Extract each line in the records below that contains the string "knee".

Dataset records
# # # #

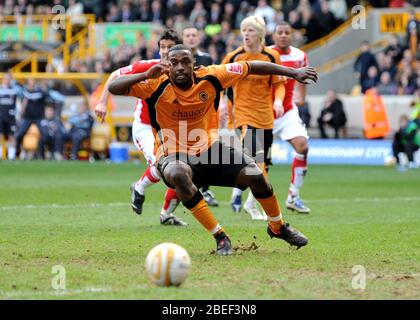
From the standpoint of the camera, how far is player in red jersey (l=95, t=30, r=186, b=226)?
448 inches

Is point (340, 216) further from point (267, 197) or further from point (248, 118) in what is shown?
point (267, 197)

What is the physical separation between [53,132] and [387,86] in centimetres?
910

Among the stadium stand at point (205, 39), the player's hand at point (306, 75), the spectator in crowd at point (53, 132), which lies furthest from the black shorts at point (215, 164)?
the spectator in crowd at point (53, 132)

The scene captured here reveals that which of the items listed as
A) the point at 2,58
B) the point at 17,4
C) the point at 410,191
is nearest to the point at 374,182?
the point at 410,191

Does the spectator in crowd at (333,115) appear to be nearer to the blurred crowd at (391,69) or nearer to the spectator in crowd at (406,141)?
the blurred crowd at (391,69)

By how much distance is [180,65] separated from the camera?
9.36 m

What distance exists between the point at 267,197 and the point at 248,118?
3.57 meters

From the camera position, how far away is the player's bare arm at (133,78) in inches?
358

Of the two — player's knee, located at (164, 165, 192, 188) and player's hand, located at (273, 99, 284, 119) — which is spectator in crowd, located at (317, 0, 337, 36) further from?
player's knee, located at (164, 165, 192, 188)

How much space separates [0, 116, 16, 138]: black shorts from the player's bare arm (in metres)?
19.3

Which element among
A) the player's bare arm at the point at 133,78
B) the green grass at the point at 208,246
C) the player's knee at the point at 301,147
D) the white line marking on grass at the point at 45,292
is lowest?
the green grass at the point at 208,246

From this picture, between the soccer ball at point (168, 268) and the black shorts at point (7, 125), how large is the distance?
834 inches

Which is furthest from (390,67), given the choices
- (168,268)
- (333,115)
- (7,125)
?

# # # #

● **Result of the task**:
Of the two — player's knee, located at (164, 165, 192, 188) and player's hand, located at (273, 99, 284, 119) — which is spectator in crowd, located at (317, 0, 337, 36) further from?
player's knee, located at (164, 165, 192, 188)
C) the player's knee at the point at 301,147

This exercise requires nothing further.